**Extrait du texte**:

Nina ne va pas se laisser écraser par le poids des mots d'une telle éminence. Elle compte bien se défendre. Ce qui surprend M.Tach qui ne s'attendait pas à autant de résistance d'une femme.
"Hygiène de l'assassin" a fait l'objet de plusieurs transcriptions au théâtre. En effet, c'est un texte quasi exclusivement dialogué qui dégage une force et une énergie primale. Ce premier texte de Nothomb transpire de beaucoup de liberté, de jeu, de créativité de tous les instants. Comme lecteur on ressent une impression d'immédiateté du rapport au langage.
Mais, lorsqu'avec le temps et les années on connaît plus précisément la vie de l'auteure à succès qu'est Amélie Nothomb, on peut se demander si le livre n'est pas une forme de thérapie ? Si Prétextat Tach n'est pas l'ennemi intérieur de la jeune fille déracinée que Nothomb était et dont elle porte toujours les stigmates ? Dans cette hypothèse, Nina serait le double de l'auteure. Un double qui est insulté, dénigré et qui doit retourner la situation pour amener cet ennemi à ramper à ses pieds.
Ce petit livre se lit très vite et on en tire beaucoup de plaisir.

**Liste des entrées**:

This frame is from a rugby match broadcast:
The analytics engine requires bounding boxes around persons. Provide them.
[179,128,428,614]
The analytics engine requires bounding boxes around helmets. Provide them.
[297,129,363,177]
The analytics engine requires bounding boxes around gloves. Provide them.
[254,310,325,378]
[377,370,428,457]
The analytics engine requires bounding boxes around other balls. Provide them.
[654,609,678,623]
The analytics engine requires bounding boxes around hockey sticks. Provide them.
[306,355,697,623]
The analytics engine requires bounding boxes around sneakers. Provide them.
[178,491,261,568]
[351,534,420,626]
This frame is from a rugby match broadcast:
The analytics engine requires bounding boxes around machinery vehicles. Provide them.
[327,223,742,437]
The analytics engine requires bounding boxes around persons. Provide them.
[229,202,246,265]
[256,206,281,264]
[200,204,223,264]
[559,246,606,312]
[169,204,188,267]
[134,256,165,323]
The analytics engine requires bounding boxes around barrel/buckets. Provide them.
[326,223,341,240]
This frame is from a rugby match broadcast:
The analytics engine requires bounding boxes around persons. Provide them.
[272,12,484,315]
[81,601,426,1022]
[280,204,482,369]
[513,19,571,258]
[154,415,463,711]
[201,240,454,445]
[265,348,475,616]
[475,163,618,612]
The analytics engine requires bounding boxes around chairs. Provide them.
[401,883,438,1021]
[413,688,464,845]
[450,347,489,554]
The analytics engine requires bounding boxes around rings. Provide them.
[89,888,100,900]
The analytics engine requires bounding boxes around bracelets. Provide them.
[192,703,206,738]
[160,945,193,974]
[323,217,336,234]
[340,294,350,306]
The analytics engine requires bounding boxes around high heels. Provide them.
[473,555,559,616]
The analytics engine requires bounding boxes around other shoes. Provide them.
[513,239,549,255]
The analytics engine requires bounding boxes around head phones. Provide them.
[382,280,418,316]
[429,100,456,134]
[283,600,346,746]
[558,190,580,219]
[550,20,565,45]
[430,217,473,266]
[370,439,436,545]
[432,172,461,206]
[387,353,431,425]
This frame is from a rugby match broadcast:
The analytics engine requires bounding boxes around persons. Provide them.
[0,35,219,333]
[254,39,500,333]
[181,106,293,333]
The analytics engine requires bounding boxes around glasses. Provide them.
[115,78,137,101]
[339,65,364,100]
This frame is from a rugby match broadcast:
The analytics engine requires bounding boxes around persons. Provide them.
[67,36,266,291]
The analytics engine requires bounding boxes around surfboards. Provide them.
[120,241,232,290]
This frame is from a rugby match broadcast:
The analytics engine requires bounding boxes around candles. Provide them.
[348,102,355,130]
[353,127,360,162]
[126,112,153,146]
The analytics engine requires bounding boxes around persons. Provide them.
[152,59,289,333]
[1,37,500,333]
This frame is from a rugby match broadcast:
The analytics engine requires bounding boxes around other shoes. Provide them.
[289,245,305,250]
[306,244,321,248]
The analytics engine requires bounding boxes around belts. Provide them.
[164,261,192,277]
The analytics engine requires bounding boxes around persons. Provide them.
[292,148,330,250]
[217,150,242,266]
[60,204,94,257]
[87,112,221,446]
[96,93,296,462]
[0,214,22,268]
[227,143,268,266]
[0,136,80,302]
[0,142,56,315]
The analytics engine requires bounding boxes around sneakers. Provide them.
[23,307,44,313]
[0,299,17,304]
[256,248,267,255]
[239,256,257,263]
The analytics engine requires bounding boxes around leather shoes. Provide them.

**Consignes à suivre**:
1) Recopiez un passage de l'extrait sur « Hygiène de l'assassin ». Commencez aux mots « Mais, lorsqu'avec le » et arrêtez-vous après « beaucoup de plaisir. ».
2) Répondez aux questions suivantes à partir de l'extrait sur « Hygiène de l'assassin ».
(a) Qui est surpris par la résistance de Nina ?
(b) De quoi « Hygiène de l'assassin » a-t-il fait l'objet au théâtre ?
(c) Dans l'hypothèse de la thérapie, de qui Nina serait-elle le double ?

**Réponses attendues**:
1)
Mais, lorsqu'avec le temps et les années on connaît plus précisément la vie de l'auteure à succès qu'est Amélie Nothomb, on peut se demander si le livre n'est pas une forme de thérapie ? Si Prétextat Tach n'est pas l'ennemi intérieur de la jeune fille déracinée que Nothomb était et dont elle porte toujours les stigmates ? Dans cette hypothèse, Nina serait le double de l'auteure. Un double qui est insulté, dénigré et qui doit retourner la situation pour amener cet ennemi à ramper à ses pieds.
Ce petit livre se lit très vite et on en tire beaucoup de plaisir.

2)
(a) M. Tach est surpris par sa résistance.
(b) Il a fait l'objet de plusieurs transcriptions au théâtre.
(c) Nina serait le double de l'auteure, Amélie Nothomb.